While rating agencies have been liberally handing out ratings downgrades over the past two years, Moody’s says the ratings environment should moderate and decisions will be geared more toward individual company balancesheets than overall market conditions. However, the rate notes, the credit profile of the industry is not what it once was, with single-A and Baa ratings the norm for most reinsurers.
The industry over 2003 and 2004 has enjoyed a favorable pricing environment, improved terms and conditions and a more stable investment climate. “The business written and earned in the calendar years 2003 and 2004 should be the most profitable business reinsurers have written, and Moody’s expects that the trend in underwriting profitability, barring a large catasrophe, is likely to extend through 2005.”
The rater expects reinsurance pricing to remain strong given the lack of capacity still being seen in retrocessional markets.
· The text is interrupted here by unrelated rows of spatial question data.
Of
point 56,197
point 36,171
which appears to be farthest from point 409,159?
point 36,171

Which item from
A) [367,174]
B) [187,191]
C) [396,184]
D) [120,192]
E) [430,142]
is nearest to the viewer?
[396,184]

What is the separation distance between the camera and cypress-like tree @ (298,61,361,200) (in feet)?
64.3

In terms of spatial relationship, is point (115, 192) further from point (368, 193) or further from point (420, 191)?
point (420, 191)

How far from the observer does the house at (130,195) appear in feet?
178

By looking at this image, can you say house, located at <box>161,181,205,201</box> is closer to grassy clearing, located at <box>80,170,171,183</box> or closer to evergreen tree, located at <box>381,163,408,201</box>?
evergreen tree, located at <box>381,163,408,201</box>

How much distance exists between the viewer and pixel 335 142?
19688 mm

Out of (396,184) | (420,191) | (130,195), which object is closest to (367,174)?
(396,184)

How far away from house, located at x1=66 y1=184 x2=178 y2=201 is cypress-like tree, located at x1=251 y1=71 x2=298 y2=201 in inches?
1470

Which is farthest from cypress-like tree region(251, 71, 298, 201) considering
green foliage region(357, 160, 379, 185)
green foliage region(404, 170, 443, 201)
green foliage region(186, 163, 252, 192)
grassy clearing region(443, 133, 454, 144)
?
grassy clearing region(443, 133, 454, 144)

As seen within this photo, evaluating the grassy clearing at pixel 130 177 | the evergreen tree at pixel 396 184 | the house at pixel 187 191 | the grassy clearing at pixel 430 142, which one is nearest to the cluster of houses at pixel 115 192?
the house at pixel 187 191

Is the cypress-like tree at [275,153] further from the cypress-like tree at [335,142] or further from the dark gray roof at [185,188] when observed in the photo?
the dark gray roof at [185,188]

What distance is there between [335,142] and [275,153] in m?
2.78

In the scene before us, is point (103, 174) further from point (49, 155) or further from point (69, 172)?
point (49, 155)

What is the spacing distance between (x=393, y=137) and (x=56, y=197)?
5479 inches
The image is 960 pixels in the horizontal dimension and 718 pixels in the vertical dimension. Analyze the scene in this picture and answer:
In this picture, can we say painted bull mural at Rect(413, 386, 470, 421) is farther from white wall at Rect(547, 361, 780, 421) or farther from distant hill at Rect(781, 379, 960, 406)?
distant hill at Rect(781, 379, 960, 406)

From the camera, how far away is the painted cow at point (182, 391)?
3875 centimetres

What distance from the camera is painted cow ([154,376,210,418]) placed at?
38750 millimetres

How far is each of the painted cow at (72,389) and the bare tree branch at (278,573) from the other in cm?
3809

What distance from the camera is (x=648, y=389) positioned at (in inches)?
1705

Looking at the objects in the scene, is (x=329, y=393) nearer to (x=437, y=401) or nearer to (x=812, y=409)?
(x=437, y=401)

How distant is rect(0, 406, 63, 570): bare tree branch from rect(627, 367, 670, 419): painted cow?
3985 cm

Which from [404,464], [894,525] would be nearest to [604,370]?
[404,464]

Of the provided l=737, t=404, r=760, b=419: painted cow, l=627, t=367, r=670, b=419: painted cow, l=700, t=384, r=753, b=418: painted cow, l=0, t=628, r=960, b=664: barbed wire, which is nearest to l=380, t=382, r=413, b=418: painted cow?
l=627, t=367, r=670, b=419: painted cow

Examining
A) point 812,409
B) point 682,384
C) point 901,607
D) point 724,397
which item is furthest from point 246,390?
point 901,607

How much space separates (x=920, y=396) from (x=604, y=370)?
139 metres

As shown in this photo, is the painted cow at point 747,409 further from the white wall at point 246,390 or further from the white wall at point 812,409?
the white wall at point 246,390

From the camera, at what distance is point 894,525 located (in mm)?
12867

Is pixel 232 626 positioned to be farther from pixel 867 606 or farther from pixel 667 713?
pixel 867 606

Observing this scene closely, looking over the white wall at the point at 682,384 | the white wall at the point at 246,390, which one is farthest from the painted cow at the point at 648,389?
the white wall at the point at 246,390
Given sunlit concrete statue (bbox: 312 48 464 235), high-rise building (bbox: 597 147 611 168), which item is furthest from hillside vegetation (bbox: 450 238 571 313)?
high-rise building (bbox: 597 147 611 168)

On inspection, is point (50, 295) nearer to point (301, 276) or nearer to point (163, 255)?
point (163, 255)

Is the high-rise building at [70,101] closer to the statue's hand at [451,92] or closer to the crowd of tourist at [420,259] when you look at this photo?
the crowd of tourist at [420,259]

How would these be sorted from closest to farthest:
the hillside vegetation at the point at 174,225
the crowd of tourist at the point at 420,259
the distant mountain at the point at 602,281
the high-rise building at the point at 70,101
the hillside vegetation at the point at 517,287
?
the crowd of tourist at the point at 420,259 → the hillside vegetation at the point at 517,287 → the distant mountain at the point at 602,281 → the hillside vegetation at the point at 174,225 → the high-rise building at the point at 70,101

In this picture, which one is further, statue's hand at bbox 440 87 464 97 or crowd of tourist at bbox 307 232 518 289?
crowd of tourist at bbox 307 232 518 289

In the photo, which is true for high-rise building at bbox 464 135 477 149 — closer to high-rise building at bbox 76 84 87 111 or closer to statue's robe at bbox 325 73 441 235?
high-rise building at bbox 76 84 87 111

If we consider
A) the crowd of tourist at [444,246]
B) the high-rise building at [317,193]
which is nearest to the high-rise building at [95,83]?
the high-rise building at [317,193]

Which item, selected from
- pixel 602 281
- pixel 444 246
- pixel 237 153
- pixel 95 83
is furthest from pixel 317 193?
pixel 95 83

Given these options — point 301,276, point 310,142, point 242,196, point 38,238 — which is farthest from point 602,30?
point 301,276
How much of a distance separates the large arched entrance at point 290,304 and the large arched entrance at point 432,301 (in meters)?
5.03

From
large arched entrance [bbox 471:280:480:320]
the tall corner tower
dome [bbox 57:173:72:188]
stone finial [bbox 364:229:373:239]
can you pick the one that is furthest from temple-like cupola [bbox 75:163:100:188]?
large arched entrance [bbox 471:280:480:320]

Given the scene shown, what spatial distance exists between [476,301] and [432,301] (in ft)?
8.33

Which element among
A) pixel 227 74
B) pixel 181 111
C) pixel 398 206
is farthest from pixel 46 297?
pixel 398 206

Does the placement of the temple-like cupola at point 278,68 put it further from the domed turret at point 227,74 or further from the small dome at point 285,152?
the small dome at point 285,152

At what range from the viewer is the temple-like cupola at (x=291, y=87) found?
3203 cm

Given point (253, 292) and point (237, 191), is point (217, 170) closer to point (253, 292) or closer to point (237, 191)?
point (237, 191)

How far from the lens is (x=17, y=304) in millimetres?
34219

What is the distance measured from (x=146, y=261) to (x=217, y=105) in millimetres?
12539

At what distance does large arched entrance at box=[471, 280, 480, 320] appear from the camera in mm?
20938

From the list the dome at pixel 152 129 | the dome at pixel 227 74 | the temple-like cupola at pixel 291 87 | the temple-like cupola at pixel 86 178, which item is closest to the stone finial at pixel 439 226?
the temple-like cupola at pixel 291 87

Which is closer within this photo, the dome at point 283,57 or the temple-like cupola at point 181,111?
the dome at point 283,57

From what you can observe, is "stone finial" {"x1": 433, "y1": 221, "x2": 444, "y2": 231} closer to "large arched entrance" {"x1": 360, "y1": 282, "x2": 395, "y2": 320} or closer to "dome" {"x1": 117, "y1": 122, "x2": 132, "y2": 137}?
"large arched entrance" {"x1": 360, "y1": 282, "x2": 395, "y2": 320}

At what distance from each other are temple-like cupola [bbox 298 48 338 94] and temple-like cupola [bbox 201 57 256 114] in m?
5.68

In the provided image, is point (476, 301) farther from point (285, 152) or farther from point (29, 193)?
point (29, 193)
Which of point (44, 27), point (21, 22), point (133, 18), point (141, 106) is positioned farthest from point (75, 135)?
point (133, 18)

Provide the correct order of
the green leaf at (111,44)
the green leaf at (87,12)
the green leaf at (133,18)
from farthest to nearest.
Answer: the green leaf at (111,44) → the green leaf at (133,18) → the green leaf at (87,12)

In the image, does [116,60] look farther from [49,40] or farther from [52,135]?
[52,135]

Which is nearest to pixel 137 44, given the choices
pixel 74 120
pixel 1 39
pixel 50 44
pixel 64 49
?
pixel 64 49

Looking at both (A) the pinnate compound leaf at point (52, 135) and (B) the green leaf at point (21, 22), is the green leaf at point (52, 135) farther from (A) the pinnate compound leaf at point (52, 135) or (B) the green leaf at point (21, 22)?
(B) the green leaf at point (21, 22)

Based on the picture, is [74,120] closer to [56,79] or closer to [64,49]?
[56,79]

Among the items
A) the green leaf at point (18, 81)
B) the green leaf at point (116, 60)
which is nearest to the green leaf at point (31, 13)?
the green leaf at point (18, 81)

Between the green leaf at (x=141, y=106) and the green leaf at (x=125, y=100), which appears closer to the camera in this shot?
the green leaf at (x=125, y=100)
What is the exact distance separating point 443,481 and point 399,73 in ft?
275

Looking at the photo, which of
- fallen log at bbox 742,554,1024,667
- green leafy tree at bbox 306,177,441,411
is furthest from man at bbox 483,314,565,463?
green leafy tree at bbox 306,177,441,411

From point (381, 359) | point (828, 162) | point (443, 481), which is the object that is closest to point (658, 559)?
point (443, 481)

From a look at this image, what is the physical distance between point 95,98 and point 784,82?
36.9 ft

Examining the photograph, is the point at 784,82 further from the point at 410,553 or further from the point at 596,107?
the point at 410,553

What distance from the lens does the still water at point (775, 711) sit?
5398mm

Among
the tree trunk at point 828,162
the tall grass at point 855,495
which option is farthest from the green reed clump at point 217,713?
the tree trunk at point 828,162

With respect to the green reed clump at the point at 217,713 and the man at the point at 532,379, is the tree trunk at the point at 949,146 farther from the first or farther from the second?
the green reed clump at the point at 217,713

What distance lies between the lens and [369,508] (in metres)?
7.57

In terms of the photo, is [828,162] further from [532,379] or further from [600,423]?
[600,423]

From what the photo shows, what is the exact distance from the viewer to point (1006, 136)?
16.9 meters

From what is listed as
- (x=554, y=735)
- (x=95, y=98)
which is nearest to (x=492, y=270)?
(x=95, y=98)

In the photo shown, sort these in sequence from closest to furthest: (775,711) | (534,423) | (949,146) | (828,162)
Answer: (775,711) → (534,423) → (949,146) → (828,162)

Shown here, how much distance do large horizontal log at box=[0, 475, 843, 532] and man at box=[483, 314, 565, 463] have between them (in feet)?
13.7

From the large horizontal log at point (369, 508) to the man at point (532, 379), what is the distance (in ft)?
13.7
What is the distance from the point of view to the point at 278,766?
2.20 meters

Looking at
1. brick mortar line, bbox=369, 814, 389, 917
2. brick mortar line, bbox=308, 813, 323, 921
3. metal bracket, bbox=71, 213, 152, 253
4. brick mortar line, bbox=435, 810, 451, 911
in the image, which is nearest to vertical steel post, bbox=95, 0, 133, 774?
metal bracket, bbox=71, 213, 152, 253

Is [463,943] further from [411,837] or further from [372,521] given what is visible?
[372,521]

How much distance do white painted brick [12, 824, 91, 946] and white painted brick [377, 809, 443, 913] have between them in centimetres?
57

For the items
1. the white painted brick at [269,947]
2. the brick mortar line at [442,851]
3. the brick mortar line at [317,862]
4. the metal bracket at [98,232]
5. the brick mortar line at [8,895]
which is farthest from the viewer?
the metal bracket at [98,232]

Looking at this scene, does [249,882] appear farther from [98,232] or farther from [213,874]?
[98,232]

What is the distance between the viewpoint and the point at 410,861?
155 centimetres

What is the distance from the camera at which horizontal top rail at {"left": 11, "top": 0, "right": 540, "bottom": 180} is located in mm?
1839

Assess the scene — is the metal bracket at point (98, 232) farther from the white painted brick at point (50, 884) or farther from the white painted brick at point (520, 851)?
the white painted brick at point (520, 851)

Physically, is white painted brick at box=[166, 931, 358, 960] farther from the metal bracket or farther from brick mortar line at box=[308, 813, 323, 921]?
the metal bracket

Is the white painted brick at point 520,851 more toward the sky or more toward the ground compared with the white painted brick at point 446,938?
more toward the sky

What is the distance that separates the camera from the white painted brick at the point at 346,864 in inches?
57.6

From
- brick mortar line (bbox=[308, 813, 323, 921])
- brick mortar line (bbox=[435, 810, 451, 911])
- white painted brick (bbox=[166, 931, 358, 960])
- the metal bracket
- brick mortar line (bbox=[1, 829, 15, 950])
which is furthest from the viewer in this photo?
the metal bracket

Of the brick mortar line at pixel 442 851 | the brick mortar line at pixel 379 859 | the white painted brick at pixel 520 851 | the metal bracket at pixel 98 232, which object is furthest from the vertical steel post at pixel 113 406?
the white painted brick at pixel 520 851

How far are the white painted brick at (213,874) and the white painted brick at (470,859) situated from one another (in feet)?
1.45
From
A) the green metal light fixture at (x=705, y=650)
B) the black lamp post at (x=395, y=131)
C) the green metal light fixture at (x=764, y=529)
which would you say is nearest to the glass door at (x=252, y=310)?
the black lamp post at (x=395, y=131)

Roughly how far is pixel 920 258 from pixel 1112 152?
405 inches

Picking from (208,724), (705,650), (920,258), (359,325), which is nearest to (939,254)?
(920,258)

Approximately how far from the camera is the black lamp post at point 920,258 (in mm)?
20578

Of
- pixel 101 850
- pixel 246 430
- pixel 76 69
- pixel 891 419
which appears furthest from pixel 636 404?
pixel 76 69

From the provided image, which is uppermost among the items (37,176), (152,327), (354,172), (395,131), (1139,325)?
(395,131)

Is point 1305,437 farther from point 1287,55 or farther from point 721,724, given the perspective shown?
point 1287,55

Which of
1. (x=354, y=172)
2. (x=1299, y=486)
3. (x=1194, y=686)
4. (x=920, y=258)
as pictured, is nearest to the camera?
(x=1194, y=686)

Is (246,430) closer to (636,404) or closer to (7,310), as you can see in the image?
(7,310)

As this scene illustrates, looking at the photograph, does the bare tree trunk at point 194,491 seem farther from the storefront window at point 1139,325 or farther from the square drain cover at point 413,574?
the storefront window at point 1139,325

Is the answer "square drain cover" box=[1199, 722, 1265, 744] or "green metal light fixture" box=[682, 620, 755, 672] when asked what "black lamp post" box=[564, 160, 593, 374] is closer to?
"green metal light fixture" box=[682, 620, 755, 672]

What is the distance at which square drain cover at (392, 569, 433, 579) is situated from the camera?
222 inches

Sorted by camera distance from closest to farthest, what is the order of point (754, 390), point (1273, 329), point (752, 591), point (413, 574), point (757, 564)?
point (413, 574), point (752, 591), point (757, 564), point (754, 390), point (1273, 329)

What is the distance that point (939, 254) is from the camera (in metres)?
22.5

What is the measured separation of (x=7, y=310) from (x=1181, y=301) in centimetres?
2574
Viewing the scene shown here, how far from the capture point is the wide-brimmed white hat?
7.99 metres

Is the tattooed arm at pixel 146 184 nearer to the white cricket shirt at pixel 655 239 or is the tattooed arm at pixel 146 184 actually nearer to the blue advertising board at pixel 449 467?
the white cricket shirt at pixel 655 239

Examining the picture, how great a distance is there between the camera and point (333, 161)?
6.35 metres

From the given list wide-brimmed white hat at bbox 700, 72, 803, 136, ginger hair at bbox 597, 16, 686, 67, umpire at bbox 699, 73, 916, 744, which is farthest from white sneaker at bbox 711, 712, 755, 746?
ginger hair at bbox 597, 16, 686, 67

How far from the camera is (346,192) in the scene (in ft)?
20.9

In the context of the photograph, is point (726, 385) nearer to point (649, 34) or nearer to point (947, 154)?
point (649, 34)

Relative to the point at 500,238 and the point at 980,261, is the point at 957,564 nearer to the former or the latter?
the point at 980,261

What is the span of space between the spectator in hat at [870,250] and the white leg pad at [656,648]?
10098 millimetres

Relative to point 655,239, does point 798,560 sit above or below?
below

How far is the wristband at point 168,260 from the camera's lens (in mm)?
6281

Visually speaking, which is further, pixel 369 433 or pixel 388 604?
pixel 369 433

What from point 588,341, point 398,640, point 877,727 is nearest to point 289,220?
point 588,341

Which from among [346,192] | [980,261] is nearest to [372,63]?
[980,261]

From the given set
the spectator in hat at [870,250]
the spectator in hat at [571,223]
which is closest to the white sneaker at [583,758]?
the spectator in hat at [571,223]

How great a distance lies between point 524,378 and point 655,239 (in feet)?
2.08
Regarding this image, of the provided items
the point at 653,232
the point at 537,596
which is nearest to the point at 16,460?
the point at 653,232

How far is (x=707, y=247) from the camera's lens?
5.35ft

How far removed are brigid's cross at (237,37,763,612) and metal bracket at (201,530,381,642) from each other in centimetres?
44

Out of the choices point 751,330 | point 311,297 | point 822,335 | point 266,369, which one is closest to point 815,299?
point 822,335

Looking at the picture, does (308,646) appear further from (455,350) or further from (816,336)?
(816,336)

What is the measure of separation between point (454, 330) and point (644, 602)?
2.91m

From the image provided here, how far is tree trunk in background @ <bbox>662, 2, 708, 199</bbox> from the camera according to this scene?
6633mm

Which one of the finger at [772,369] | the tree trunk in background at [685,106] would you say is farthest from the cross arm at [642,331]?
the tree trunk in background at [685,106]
However, the industry continues to be hampered by long-tail legacy issues, notable asbestos. Reserve deficiencies for the 1997-2001 years and asbestos liabilities remain a thorn in the industry’s side. However, reserve charges moving forward should not reach the levels seen in 2002 and 2003.
The Bermuda start-ups could play a key role in where the industry is headed. “Moody’s believes that most start-up management teams and their shareholders are focused on sustaining the strong returns that they have realized in their initial years of operation. However, the steadily softening property risk market, and the flattening casualty market in 2004, will likely test these management teams’ ability to maintain underwriting discipline.”